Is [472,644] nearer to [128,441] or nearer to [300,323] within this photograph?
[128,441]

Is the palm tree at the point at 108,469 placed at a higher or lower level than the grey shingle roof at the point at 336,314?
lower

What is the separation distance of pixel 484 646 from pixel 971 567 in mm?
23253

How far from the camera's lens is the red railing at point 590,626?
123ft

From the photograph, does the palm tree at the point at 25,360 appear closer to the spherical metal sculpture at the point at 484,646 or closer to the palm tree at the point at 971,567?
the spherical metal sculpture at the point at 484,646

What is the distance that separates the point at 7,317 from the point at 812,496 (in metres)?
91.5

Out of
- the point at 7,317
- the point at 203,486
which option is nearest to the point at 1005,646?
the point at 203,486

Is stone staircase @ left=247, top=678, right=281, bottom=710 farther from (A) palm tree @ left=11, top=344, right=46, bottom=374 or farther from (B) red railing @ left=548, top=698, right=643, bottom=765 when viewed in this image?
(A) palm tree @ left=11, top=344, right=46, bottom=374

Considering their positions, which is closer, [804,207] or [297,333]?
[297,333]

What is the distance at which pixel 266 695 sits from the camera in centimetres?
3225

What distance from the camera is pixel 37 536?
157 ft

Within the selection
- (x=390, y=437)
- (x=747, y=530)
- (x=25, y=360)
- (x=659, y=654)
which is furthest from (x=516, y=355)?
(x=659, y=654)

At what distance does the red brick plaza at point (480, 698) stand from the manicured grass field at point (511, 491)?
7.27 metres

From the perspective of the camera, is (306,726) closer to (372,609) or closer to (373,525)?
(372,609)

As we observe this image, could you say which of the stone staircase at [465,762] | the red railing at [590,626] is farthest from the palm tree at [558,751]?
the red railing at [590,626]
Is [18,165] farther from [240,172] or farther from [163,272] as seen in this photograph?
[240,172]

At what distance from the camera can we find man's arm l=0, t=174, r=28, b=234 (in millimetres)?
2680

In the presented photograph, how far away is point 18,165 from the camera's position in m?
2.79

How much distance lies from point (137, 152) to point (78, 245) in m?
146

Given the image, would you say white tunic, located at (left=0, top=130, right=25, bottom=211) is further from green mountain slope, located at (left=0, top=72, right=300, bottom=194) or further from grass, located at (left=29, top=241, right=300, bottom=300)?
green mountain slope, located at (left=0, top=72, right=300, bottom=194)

_ _ _ _

해야 할 과제 » 위의 데이터 줄을 처음부터 끝까지 하나도 빠짐없이 뽑아내어, 글자 하나 바꾸지 말고 그대로 다시 적으세요.

풀이된 문제 »
Is [472,644] nearer to [128,441] or nearer to [300,323] within this photograph?
[128,441]

Is the palm tree at the point at 108,469 placed at a higher or lower level than the grey shingle roof at the point at 336,314?
lower

What is the separation distance of pixel 484 646 from pixel 971 567 in mm?
23253

How far from the camera's lens is the red railing at point 590,626?
123ft

From the photograph, does the palm tree at the point at 25,360 appear closer to the spherical metal sculpture at the point at 484,646 or closer to the palm tree at the point at 971,567?
the spherical metal sculpture at the point at 484,646

What is the distance that separates the point at 7,317 from the point at 812,496 (in metres)?
91.5

Out of
- the point at 7,317
- the point at 203,486
which option is nearest to the point at 1005,646?
the point at 203,486

Is stone staircase @ left=247, top=678, right=281, bottom=710 farther from (A) palm tree @ left=11, top=344, right=46, bottom=374 or farther from (B) red railing @ left=548, top=698, right=643, bottom=765 when viewed in this image?
(A) palm tree @ left=11, top=344, right=46, bottom=374

Considering their positions, which is closer, [804,207] or [297,333]?
[297,333]

What is the distance at which pixel 266 695 sits from the camera in centimetres?
3225

What distance from the camera is pixel 37 536?
157 ft

Within the selection
- (x=390, y=437)
- (x=747, y=530)
- (x=25, y=360)
- (x=659, y=654)
which is furthest from (x=516, y=355)?
(x=659, y=654)

At what distance does the red brick plaza at point (480, 698) stand from the manicured grass field at point (511, 491)?
7.27 metres

From the perspective of the camera, is (306,726) closer to (372,609) or closer to (373,525)?
(372,609)

As we observe this image, could you say which of the stone staircase at [465,762] | the red railing at [590,626] is farthest from the palm tree at [558,751]?
the red railing at [590,626]
Is [18,165] farther from [240,172] or farther from [163,272] as seen in this photograph?
[240,172]

At what distance from the camera can we find man's arm l=0, t=174, r=28, b=234 (in millimetres)?
2680

In the presented photograph, how far away is point 18,165 from the camera's position in m?
2.79

How much distance lies from point (137, 152) to point (78, 245) in m?
146

Given the image, would you say white tunic, located at (left=0, top=130, right=25, bottom=211) is further from green mountain slope, located at (left=0, top=72, right=300, bottom=194) or further from grass, located at (left=29, top=241, right=300, bottom=300)?
green mountain slope, located at (left=0, top=72, right=300, bottom=194)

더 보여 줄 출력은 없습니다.